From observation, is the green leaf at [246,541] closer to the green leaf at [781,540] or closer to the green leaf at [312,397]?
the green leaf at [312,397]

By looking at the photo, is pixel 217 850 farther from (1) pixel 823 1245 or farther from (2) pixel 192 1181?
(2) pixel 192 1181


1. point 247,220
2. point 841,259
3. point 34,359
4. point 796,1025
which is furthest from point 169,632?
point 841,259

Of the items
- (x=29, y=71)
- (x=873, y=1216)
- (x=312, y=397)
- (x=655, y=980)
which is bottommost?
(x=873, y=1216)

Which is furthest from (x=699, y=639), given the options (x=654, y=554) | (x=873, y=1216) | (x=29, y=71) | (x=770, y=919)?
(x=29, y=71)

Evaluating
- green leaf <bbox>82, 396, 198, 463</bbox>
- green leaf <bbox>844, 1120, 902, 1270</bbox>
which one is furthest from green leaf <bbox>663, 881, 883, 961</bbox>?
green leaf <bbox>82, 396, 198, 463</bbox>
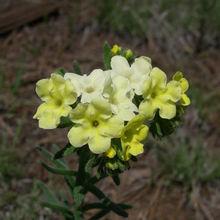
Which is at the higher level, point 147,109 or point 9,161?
point 147,109

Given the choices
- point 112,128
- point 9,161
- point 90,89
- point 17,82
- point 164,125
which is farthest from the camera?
point 17,82

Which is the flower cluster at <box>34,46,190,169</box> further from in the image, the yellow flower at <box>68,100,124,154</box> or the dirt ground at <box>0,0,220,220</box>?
the dirt ground at <box>0,0,220,220</box>

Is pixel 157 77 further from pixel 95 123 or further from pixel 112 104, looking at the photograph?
pixel 95 123

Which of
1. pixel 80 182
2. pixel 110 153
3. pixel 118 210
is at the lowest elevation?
pixel 118 210

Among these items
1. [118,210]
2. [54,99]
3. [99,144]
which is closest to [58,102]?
[54,99]

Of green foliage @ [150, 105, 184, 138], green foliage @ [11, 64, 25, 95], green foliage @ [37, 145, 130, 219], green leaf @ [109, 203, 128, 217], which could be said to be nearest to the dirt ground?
green foliage @ [11, 64, 25, 95]

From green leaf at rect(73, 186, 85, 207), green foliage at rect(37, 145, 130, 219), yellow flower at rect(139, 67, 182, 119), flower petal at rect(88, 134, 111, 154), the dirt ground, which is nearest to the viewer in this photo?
flower petal at rect(88, 134, 111, 154)

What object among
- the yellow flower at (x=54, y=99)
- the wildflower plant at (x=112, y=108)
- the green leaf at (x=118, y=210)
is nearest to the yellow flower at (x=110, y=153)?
the wildflower plant at (x=112, y=108)

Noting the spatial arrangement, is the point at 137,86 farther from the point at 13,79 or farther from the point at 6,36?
the point at 6,36

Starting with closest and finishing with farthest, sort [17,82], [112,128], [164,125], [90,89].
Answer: [112,128] → [90,89] → [164,125] → [17,82]
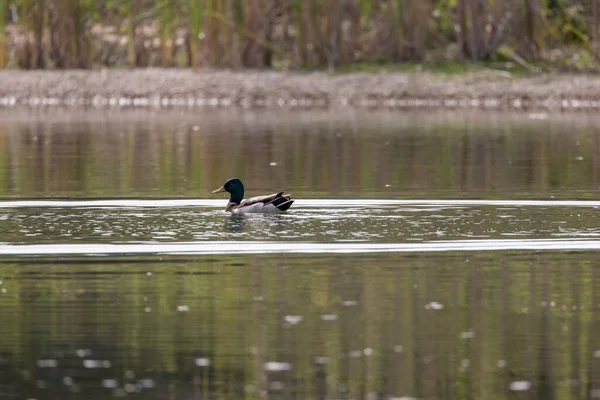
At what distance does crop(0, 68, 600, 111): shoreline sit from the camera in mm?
34531

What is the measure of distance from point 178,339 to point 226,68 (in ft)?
86.2

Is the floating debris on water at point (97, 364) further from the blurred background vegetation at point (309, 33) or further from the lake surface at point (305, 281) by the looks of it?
the blurred background vegetation at point (309, 33)

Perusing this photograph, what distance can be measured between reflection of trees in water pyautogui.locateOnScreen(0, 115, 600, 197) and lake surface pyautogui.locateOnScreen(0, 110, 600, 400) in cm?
10

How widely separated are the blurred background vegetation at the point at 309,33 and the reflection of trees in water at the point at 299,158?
4148mm

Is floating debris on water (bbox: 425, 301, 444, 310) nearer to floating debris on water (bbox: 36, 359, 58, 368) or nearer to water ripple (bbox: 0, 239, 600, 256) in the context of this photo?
water ripple (bbox: 0, 239, 600, 256)

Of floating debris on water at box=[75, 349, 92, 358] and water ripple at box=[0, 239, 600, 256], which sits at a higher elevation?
water ripple at box=[0, 239, 600, 256]

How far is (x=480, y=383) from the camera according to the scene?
27.7 feet

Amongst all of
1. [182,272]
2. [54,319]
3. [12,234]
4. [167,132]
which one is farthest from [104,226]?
[167,132]

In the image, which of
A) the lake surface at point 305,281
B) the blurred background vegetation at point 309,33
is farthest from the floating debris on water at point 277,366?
the blurred background vegetation at point 309,33

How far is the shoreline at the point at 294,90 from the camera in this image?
1359 inches

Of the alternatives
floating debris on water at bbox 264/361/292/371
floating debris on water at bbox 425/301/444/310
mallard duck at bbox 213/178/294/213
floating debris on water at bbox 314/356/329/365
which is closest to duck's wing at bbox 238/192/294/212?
mallard duck at bbox 213/178/294/213

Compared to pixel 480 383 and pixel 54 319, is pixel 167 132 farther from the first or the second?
pixel 480 383

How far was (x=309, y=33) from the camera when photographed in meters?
35.4

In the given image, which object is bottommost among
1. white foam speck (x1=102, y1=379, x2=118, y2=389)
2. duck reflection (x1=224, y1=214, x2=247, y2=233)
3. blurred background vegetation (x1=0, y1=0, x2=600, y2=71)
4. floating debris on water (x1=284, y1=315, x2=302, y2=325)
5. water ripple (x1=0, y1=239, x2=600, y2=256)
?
white foam speck (x1=102, y1=379, x2=118, y2=389)
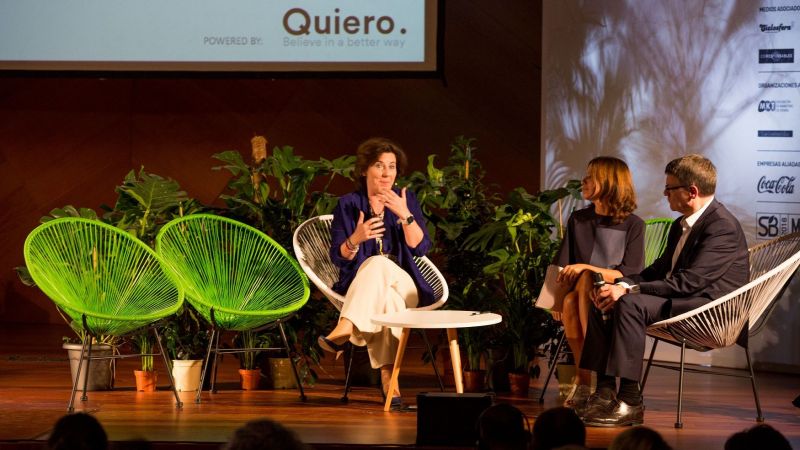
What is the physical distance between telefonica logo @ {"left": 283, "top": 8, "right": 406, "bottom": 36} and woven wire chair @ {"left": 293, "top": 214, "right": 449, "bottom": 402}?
248 cm

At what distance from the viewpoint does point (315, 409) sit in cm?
468

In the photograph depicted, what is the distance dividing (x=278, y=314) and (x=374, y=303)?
46 cm

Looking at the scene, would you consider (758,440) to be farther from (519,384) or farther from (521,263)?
(521,263)

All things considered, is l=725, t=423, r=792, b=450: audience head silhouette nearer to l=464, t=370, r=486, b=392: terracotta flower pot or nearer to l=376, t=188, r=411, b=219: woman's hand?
l=376, t=188, r=411, b=219: woman's hand

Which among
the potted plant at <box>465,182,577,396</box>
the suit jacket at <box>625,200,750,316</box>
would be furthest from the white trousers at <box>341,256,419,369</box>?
the suit jacket at <box>625,200,750,316</box>

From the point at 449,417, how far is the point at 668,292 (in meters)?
1.14

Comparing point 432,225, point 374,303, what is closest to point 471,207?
point 432,225

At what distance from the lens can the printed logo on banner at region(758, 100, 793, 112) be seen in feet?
20.0

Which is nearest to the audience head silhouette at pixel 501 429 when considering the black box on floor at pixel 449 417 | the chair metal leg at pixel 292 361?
the black box on floor at pixel 449 417

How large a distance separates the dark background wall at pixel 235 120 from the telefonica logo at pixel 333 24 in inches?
23.9

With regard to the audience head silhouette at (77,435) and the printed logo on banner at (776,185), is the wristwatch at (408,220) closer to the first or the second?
the printed logo on banner at (776,185)

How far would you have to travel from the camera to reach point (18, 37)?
758 centimetres

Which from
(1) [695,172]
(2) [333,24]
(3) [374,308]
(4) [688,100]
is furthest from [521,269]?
(2) [333,24]

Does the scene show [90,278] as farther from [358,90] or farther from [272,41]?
[358,90]
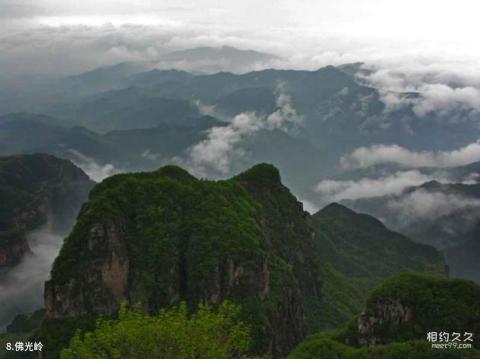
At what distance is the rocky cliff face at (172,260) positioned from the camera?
8738 cm

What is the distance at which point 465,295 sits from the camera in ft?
228

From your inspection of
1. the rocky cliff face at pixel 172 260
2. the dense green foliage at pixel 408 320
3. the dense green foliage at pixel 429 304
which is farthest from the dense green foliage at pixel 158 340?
the rocky cliff face at pixel 172 260

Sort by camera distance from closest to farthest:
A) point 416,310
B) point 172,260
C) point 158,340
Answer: point 158,340
point 416,310
point 172,260

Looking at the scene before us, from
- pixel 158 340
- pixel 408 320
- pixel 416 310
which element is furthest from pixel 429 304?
pixel 158 340

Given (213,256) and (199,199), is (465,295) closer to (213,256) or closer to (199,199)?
(213,256)

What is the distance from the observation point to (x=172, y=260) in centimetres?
9562

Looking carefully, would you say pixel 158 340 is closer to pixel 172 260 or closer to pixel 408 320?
pixel 408 320

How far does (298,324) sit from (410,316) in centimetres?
4621

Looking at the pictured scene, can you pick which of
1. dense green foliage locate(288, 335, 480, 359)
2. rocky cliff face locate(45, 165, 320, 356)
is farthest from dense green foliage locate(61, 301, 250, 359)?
rocky cliff face locate(45, 165, 320, 356)

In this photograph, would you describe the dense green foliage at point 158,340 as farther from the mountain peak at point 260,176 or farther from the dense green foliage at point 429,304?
the mountain peak at point 260,176

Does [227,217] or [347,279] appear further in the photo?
[347,279]

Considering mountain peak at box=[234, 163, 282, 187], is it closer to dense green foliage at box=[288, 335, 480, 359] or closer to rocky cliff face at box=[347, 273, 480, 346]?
rocky cliff face at box=[347, 273, 480, 346]

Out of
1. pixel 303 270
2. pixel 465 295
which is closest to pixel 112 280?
pixel 465 295

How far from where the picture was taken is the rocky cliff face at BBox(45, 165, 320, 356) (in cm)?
8738
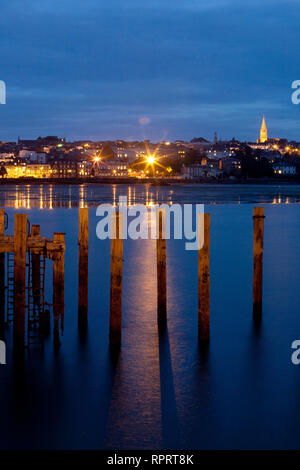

#### Your goal
List each line in the rows above that contains the word "centimetres".

#### Written response
758 centimetres
What is the distance from the observation point to (x=172, y=260) in centimetres?
How far does (298,324) sit from (410,316) in centimetres?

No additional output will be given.